* _TRECHO_:
__________________________________________________

No entanto, deve ser possível melhorar a qualidade de vida de todos e promover o bem-estar global sem criar novas dependências e sem discurso moralizante. Um debate sobre renúncias reduz a chance de aceitação da política climática. Já vimos esse filme na Alemanha. Portanto, quando insistimos em proteção do clima na nossa cooperação para o desenvolvimento, temos que incluir sempre uma política estrutural e uma compensação social. O combate da crise climática é uma tarefa para toda a humanidade. Atualmente, já estamos vendo o aumento das catástrofes naturais e como elas causam movimentos migratórios nos países e entre países e, mais uma vez, as consequências da crise são piores no «Sul global». Por isso, o empenho pela proteção do clima e pela preservação da biodiversidade e dos ecossistemas precisa estar em primeiro lugar.

__________________________________________________

* _INSTRUÇÃO 1_:
Segundo o trecho sobre política climática, o que deve sempre ser incluído quando se insiste em proteção do clima na cooperação para o desenvolvimento?
* _INSTRUÇÃO 2_:
Dê continuidade ao trecho sobre política climática a partir da última frase apresentada.
O material que vem a seguir não é necessário.

* _SEGMENTO DE DADOS_:
__________________________________________________

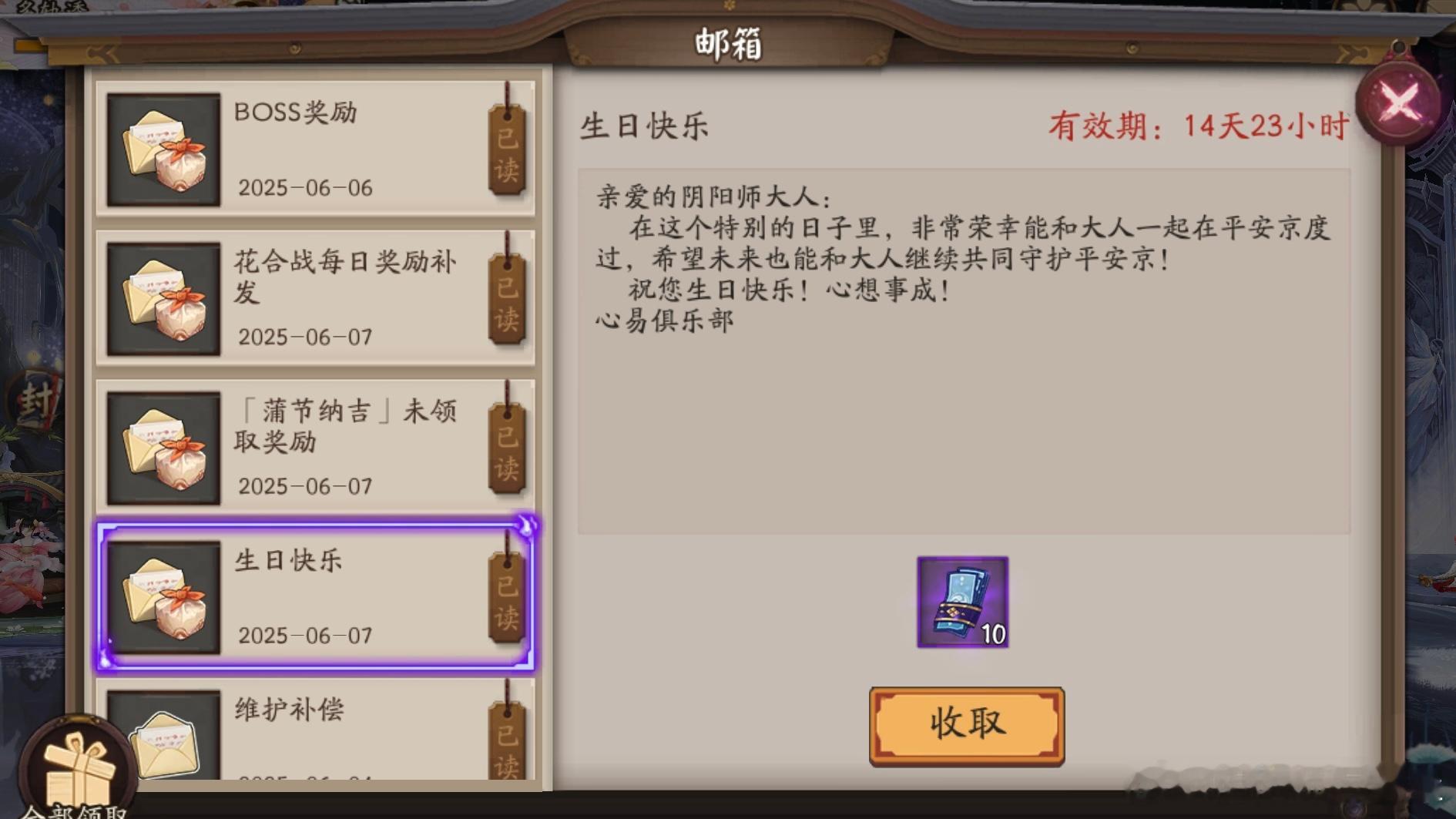 阴阳师手游收到了今年的心易生日礼[爱心]昨天划船奖励三选一因为太过纠结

__________________________________________________

* _RESULTADO 1_:
Uma política estrutural e uma compensação social.

* _RESULTADO 2_:
Outro ponto é a criação de valor localmente. Quando estabelecemos novas parcerias climáticas e de recursos com países do «Sul global», nossos parceiros pleiteiam legitimamente que isso também deve gerar empregos e crescimento em seus países. No futuro, nossa cooperação para o desenvolvimento terá que focar mais no engajamento social e ecológico in loco. Isso significa, por exemplo, que não vamos apenas importar hidrogênio verde do «Sul global», mas que também vamos investir na construção de instalações nesses países e assim criar empregos neles. Trata-se de abordagens que podemos desenvolver efetivamente na nossa cooperação bilateral, seja como Alemanha seja como União Europeia, ou juntamente com outros parceiros. Tais abordagens também contribuem para que sejam alcançados os objetivos centrais para nós da Agenda 2030 das Nações Unidas para o Desenvolvimento Sustentável.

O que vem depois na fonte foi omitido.